Monsieur Mannelli, en septembre, vous fêtez vos 20 ans chez RTL Group. Quels ont été vos débuts dans la maison?

«J’ai démarré comme vice-président RH à la Compagnie luxembourgeoise de télédiffusion en septembre 1995. À l’époque, le département RH comptait quatre personnes (aujourd’hui 20 collaborateurs, ndlr). Quand je suis arrivé, l’ambiance y était assez morose. Il a fallu recréer du lien et motiver l’équipe. Nous avons remis de l’ordre, monté des workflows solides, et développé de nouveaux outils et processus RH dans une logique de projets. Un des événements qui a marqué mes débuts concerne la fusion entre la CLT et l’UFA de Bertelsmann en 1996-1997, dans un contexte où la CLT venait d’afficher son ambition de se lancer dans la télévision numérique à bouquets sur les marchés français et allemands. Fin 1996, cependant, les nouveaux actionnaires ont pris la décision d’abandonner ce projet pour se concentrer sur la combinaison de leurs expertises dans la télévision et la radio commerciales, ainsi que dans la production, mettant fin à une ‘guerre de concurrence’ entre les deux partenaires.

Dans le cadre de ce mariage, quelles étaient vos missions?

«À mon arrivée, le département RH avait été chargé de procéder à un recrutement mondial de 200 spécialistes et experts basés au Luxembourg, et ce, en un court laps de temps. Le but était de mettre en place les organisations nécessaires au lancement du projet des bouquets de chaînes. Nous devions trouver des profils pointus, développer une stratégie de recrutement international cohérente et comprendre les besoins des deux marchés cibles. Quelques mois plus tard, alors que le projet a été abandonné, le département RH a dû s’occuper de la dissolution de ces structures, se séparer de plus de 120 personnes et procéder à leur réorientation, voire la rupture de leur contrat d’embauche. Cette expérience m’a marqué pour la suite de mon parcours.

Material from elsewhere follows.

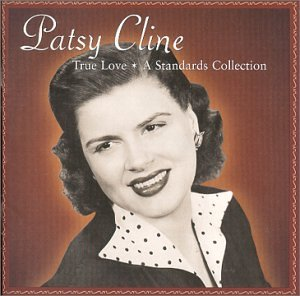 Patsy Cline - True Love A Standards Collection - Zortam Music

Dédoubler les politiques RH ne servait en rien les intérêts de l'entreprise

À quoi ressemblait l’organisation RH après la fusion?

«Les actionnaires d’UFA et de la CLT voulaient chacun disposer d’un co-contrôle. Cela s’est traduit par la mise en place de structures partagées au sein du QG. Ainsi la CLT-UFA avait deux CEO, deux responsables de la stratégie, du controlling et de la communication, ce que je suis heureusement parvenu à éviter en RH. Ayant réussi à passer le cap des premiers mois, j’ai pu convaincre mon management que dédoubler les politiques et responsabilités RH n’avait aucun sens et ne servait en rien les intérêts de l’entreprise et des employés. D’autant plus qu’un rapprochement et une collaboration entre mon département et celui de Bertelsmann/UFA prenaient déjà forme.

Comment le rapprochement de la CLT-UFA avec le groupe britannique Pearson, qui a mené à la création de RTL Group, est venu changer la donne?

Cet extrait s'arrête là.